La cosa, presentata in questo modo, genera solo equivoci e confusione. I due
termini, il francese "forfait" e l'inglese "forfeit" hanno
significati diversi. Il dizionario del Battaglia - a nostro modesto avviso - è
un po' piú chiaro. Alla voce italianizzata "forfè" (che a noi non
piace) precisa: «... per il significato numero 2 (sport: rinuncia o mancata
presenza di una squadra o di un concorrente ad un incontro) confronta l'inglese
"forfeit" (che è tratto dal francese)». Il DOP, Dizionario di
Ortografia e Pronunzia della ERI (versione cartacea), non ha peli sulla lingua:
specifica chiaramente la diversità di significato dei due termini, il francese
e l'anglo-fancese. Come non ha peli sulla lingua l'insigne (e rimpianto)
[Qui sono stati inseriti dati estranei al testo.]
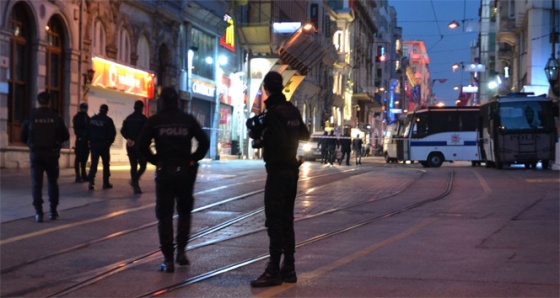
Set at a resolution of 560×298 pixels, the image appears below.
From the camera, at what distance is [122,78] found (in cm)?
2997

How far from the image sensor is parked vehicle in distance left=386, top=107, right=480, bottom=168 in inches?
1565

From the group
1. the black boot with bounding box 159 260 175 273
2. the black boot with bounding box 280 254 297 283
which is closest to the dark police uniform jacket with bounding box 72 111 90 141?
the black boot with bounding box 159 260 175 273

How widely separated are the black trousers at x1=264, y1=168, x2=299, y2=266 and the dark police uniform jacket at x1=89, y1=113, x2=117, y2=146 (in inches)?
360

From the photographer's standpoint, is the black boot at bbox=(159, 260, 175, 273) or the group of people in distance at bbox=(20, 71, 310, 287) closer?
the group of people in distance at bbox=(20, 71, 310, 287)

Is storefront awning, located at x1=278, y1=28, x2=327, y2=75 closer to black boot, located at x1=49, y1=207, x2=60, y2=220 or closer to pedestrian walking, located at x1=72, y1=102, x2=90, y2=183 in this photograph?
pedestrian walking, located at x1=72, y1=102, x2=90, y2=183

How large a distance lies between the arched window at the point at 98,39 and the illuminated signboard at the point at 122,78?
0.38 metres

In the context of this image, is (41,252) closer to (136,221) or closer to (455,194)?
(136,221)

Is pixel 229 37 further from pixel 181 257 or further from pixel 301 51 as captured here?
pixel 181 257

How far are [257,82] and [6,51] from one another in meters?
25.8

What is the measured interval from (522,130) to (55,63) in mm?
18143

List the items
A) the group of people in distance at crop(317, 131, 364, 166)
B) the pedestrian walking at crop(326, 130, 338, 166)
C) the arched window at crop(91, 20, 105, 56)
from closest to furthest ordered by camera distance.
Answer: the arched window at crop(91, 20, 105, 56)
the pedestrian walking at crop(326, 130, 338, 166)
the group of people in distance at crop(317, 131, 364, 166)

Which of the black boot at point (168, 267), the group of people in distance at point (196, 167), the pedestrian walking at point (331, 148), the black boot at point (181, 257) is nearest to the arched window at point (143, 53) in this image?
the pedestrian walking at point (331, 148)

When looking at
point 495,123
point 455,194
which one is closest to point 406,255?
point 455,194

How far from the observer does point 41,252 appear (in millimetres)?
8922
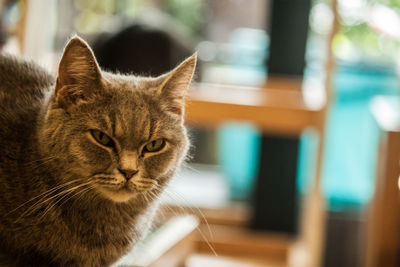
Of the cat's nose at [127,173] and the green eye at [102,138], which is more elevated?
the green eye at [102,138]

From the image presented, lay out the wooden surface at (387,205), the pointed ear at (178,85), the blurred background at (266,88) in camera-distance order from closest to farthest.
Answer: the pointed ear at (178,85) < the wooden surface at (387,205) < the blurred background at (266,88)

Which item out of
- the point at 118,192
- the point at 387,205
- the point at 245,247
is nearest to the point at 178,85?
the point at 118,192

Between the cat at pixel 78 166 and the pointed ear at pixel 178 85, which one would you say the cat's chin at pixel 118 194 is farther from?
the pointed ear at pixel 178 85

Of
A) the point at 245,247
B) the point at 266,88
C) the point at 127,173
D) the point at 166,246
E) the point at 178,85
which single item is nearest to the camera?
the point at 127,173

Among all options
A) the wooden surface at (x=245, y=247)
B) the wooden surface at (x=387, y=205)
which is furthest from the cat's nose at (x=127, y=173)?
the wooden surface at (x=245, y=247)

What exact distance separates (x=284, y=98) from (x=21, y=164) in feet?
3.44

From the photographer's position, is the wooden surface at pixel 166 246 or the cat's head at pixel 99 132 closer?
the cat's head at pixel 99 132

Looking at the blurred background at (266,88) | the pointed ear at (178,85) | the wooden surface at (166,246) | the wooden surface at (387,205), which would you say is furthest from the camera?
the blurred background at (266,88)

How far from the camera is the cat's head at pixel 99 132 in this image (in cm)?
92

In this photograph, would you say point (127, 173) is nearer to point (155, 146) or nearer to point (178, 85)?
point (155, 146)

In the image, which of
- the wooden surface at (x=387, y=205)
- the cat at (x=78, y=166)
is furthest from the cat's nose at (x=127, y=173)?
the wooden surface at (x=387, y=205)

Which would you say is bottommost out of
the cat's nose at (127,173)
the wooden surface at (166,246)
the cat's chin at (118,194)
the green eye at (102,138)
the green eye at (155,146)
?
the wooden surface at (166,246)

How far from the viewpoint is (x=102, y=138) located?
94cm

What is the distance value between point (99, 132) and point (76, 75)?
11cm
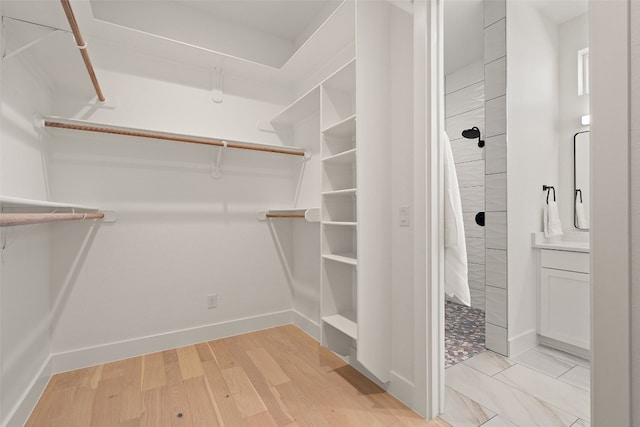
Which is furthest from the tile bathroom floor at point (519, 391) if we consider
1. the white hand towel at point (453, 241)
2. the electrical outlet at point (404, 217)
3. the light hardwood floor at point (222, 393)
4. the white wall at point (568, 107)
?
the white wall at point (568, 107)

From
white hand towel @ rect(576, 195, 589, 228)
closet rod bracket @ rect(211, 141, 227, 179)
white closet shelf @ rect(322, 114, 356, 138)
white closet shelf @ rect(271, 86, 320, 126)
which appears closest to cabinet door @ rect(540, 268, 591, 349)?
white hand towel @ rect(576, 195, 589, 228)

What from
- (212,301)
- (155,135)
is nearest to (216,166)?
(155,135)

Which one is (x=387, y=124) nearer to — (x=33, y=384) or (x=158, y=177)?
(x=158, y=177)

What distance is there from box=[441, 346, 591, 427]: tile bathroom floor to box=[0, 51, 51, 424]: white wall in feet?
7.10

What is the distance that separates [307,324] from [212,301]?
2.73ft

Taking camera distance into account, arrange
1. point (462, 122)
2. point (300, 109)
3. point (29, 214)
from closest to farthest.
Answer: point (29, 214), point (300, 109), point (462, 122)

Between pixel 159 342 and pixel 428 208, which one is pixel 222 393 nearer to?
pixel 159 342

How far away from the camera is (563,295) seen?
2.25 metres

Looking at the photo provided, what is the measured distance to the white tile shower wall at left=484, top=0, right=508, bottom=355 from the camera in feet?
7.21

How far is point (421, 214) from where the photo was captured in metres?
1.56

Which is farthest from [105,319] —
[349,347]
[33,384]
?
[349,347]

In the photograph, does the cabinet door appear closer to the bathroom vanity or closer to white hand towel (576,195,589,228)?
the bathroom vanity

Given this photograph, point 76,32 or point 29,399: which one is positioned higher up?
point 76,32

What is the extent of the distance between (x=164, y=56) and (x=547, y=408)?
340cm
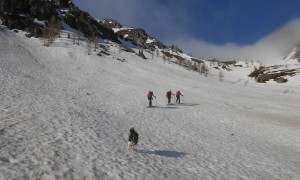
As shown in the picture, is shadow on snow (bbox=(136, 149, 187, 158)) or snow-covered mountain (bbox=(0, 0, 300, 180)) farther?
shadow on snow (bbox=(136, 149, 187, 158))

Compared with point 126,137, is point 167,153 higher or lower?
lower

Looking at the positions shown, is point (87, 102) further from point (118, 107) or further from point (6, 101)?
point (6, 101)

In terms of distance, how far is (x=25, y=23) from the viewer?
95500mm

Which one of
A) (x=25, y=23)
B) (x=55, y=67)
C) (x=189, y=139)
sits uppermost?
(x=25, y=23)

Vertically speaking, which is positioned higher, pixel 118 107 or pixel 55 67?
pixel 55 67

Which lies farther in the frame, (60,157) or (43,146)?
(43,146)

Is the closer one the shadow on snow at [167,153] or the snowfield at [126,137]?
the snowfield at [126,137]

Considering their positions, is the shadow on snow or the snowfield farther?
the shadow on snow

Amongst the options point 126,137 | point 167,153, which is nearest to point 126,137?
point 126,137

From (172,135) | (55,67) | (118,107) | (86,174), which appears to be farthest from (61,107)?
(55,67)

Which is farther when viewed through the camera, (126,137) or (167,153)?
(126,137)

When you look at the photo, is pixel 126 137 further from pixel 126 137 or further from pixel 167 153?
pixel 167 153

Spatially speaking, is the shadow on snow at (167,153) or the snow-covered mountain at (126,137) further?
the shadow on snow at (167,153)

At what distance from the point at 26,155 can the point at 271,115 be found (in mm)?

linguista Aldo Gabrielli: "forfait" vale 'prezzo fatto';
"forfeit", invece, vale 'ritiro'. Ma anche il DELI, per la verità,
distingue i due vocaboli: "forfait", 'contratto per cui ci si impegna
a fornire una prestazione o un bene a un prezzo globale prestabilito' e
"forfeit", 'mancata partecipazione o ritiro prima dell'inizio dello
svolgimento di una gara'. Come vedete, amici, non stiamo farneticando: c'è
forfait e... forfeit.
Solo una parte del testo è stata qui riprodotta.